### Activity
Verbatim output of the full listing is required.

### Dataset excerpt
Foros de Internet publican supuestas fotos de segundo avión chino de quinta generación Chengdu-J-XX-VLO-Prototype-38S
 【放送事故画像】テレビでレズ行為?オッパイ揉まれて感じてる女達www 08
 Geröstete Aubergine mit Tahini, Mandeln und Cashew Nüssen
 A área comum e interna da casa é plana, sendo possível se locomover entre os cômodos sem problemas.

### Final answer
Foros de Internet publican supuestas fotos de segundo avión chino de quinta generación Chengdu-J-XX-VLO-Prototype-38S
 【放送事故画像】テレビでレズ行為?オッパイ揉まれて感じてる女達www 08
 Geröstete Aubergine mit Tahini, Mandeln und Cashew Nüssen
 A área comum e interna da casa é plana, sendo possível se locomover entre os cômodos sem problemas.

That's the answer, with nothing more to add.